5.4. Microfluidic-assisted patterning

Microfluidics relies on the manipulation of small volumes of liquids at microliter to picoliter scale through capillaries (Fig. 15A) [342]. Substantial progress has been made to prepare hydrogel scaffolds using microfluidic devices, allowing the development of biomimetic environments relative to conventional culture systems by promoting cell-ECM interaction. This technique has several appreciable advantages. First, it allows precise control over the distribution of biochemical and biophysical cues spatially and temporally. Second, it enables well-tuned geometric patterning of cells and biomolecules by laminar flow of multiple streams of fluids in a microfluidic capillary with small dimensions, as well as patterning of cell culture media itself [343]. The streams flow parallel to each other without mixing, and only diffusion across liquid-liquid interfaces occurs [344]. Third, it facilitates the study of subcellular processes by allowing two different streams to flow over a single cell placed at the interface between the two streams [345]. Fourth, it permits assessment of cell differentiation using a fewer number of cells and minimum quantities of reagents. Fifth, it enables precise control of cell microenvironment by using small volumes of liquids.
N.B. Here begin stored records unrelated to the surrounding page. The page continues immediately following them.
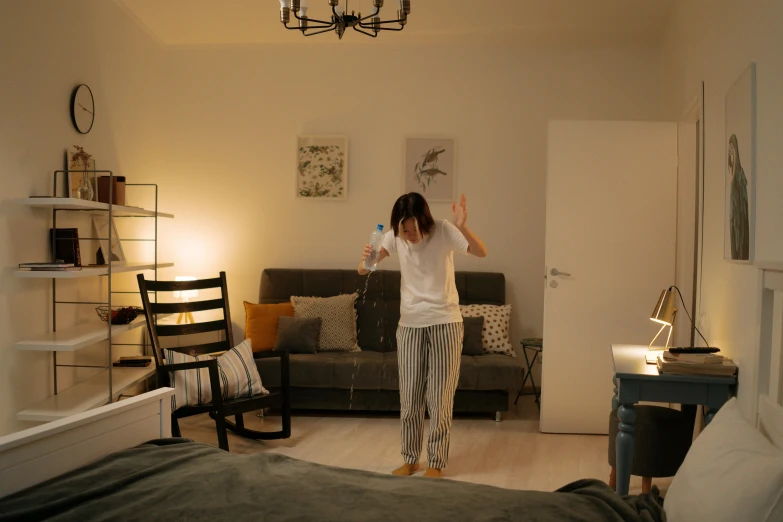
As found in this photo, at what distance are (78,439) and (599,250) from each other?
332 cm

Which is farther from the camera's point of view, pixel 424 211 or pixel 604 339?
pixel 604 339

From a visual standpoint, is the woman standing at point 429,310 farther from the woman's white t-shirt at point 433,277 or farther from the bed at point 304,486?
the bed at point 304,486

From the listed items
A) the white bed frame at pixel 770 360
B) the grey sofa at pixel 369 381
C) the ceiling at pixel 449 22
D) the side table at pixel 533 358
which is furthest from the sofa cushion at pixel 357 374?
the white bed frame at pixel 770 360

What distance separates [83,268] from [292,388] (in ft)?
5.39

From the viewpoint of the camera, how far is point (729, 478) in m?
1.64

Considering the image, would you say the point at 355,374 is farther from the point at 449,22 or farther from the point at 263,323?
the point at 449,22

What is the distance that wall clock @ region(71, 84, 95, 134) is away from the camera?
4172mm

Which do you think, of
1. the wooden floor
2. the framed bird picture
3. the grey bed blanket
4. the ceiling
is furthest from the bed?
the framed bird picture

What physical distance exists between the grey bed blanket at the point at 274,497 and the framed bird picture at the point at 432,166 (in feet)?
12.1

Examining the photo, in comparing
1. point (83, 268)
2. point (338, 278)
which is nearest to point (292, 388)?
point (338, 278)

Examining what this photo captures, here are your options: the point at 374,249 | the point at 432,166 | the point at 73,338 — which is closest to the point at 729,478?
the point at 374,249

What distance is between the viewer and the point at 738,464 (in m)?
1.67

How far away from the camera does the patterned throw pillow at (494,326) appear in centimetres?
514

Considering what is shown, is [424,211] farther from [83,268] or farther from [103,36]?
[103,36]
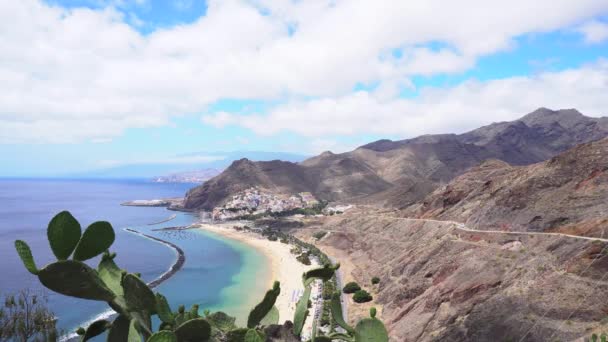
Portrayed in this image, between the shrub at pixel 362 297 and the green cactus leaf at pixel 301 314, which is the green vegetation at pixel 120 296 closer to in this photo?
the green cactus leaf at pixel 301 314

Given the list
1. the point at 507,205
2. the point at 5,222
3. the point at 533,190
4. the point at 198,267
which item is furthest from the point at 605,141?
the point at 5,222

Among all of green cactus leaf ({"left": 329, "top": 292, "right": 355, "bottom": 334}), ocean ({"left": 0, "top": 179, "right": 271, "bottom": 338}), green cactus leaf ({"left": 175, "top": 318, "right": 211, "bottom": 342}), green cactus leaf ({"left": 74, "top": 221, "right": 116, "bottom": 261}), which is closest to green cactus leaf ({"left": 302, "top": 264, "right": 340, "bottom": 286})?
green cactus leaf ({"left": 329, "top": 292, "right": 355, "bottom": 334})

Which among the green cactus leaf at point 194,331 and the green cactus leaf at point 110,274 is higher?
the green cactus leaf at point 110,274

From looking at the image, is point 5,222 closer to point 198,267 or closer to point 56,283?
point 198,267

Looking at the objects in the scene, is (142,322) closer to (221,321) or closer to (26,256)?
(221,321)

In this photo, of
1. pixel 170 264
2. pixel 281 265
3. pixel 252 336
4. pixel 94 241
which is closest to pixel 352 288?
pixel 281 265

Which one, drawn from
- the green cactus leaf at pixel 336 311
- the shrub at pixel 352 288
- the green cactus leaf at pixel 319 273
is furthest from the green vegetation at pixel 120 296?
the shrub at pixel 352 288

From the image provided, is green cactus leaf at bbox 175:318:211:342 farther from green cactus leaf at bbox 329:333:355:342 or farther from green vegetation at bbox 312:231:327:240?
green vegetation at bbox 312:231:327:240
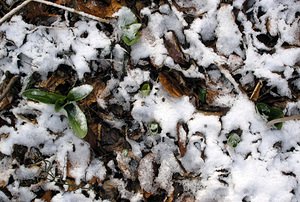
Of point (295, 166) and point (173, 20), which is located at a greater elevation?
point (173, 20)

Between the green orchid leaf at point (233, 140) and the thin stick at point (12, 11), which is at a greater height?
the thin stick at point (12, 11)

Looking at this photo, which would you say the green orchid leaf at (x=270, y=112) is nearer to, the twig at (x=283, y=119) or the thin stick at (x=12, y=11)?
the twig at (x=283, y=119)

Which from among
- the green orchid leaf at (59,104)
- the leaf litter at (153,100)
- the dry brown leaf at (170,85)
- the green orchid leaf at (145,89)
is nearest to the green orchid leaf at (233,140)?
the leaf litter at (153,100)

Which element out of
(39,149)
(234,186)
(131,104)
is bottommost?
(234,186)

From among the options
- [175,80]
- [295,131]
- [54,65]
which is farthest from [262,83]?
[54,65]

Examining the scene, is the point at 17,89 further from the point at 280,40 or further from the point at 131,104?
the point at 280,40

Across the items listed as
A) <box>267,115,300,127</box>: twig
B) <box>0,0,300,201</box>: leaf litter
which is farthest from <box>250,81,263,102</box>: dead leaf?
<box>267,115,300,127</box>: twig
Sixth, it allows co-culture and hierarchical growth of different cell types in 3D system using laminar flow through multiple microchannels. In addition, by using automated microfluidic devices with mechanical valves or osmotic pumps, on-demand delivery of biofactors and generation of a gradient of growth factors can be achieved [346]. Moreover, microfluidic devices allow manipulation of shear stress, oxygen tension, pH/temperature gradients, and diffusion of bio-essentials, which are decisive biophysical cues for determination of cell phenotypes [347]. The setup for the laminar flow experiment includes the fabrication of pattern of multiple capillaries, with different inlets which are combined in one main capillary on PDMS. Subsequently, contact the patterned PDMS to a glass surface generates the channels [344].

Fig. 15.

Fig. 15.

Integration of stimuli-responsive polymers with microfluidic technique: (A) Development of thermo-responsive microfibers/tubes by the coaxial flow of inner and outer solutions (a); reversible changes of tube diameters with temperature (b); fluorescence image of Hep G2 cells cultured on microfibers (c). (B) Development of pH-responsive cell-loaded microgels (a); live-dead image of NIH 3T3 cells encapsulated within microgels (b); pH-triggered degradation of microgels, and hence release of NIH 3T3 cells (c). A: [47], Copyright 2018. Reproduced with permission from American Chemical Society. B: [348], Copyright 2013. Reproduced with permission from John Wiley and Sons Inc.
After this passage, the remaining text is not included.